• _Records shown_

BEGIN

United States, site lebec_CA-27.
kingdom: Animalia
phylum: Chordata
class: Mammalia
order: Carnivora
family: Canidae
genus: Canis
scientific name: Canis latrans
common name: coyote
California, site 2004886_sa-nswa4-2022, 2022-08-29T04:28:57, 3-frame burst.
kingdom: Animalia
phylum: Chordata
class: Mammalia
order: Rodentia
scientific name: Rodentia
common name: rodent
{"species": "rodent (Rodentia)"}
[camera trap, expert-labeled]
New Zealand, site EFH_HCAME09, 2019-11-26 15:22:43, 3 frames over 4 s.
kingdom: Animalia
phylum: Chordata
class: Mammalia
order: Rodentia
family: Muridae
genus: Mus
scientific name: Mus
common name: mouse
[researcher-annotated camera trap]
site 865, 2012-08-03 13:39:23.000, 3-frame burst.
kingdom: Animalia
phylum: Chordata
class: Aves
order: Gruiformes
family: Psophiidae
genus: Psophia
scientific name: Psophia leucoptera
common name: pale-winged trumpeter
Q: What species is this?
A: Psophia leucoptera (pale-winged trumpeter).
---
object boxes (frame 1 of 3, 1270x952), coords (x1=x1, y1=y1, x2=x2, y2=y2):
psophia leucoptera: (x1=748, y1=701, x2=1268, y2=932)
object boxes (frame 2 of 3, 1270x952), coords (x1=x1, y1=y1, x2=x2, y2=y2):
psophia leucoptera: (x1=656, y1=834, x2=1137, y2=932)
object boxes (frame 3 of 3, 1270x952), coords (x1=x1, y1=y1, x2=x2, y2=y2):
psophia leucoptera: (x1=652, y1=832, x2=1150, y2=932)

END

• _Problem_
Output all of the material, please, exactly as it stands.

• _Answer to this task_
United States, site lebec_CA-27.
kingdom: Animalia
phylum: Chordata
class: Mammalia
order: Carnivora
family: Canidae
genus: Canis
scientific name: Canis latrans
common name: coyote
California, site 2004886_sa-nswa4-2022, 2022-08-29T04:28:57, 3-frame burst.
kingdom: Animalia
phylum: Chordata
class: Mammalia
order: Rodentia
scientific name: Rodentia
common name: rodent
{"species": "rodent (Rodentia)"}
[camera trap, expert-labeled]
New Zealand, site EFH_HCAME09, 2019-11-26 15:22:43, 3 frames over 4 s.
kingdom: Animalia
phylum: Chordata
class: Mammalia
order: Rodentia
family: Muridae
genus: Mus
scientific name: Mus
common name: mouse
[researcher-annotated camera trap]
site 865, 2012-08-03 13:39:23.000, 3-frame burst.
kingdom: Animalia
phylum: Chordata
class: Aves
order: Gruiformes
family: Psophiidae
genus: Psophia
scientific name: Psophia leucoptera
common name: pale-winged trumpeter
Q: What species is this?
A: Psophia leucoptera (pale-winged trumpeter).
---
object boxes (frame 1 of 3, 1270x952), coords (x1=x1, y1=y1, x2=x2, y2=y2):
psophia leucoptera: (x1=748, y1=701, x2=1268, y2=932)
object boxes (frame 2 of 3, 1270x952), coords (x1=x1, y1=y1, x2=x2, y2=y2):
psophia leucoptera: (x1=656, y1=834, x2=1137, y2=932)
object boxes (frame 3 of 3, 1270x952), coords (x1=x1, y1=y1, x2=x2, y2=y2):
psophia leucoptera: (x1=652, y1=832, x2=1150, y2=932)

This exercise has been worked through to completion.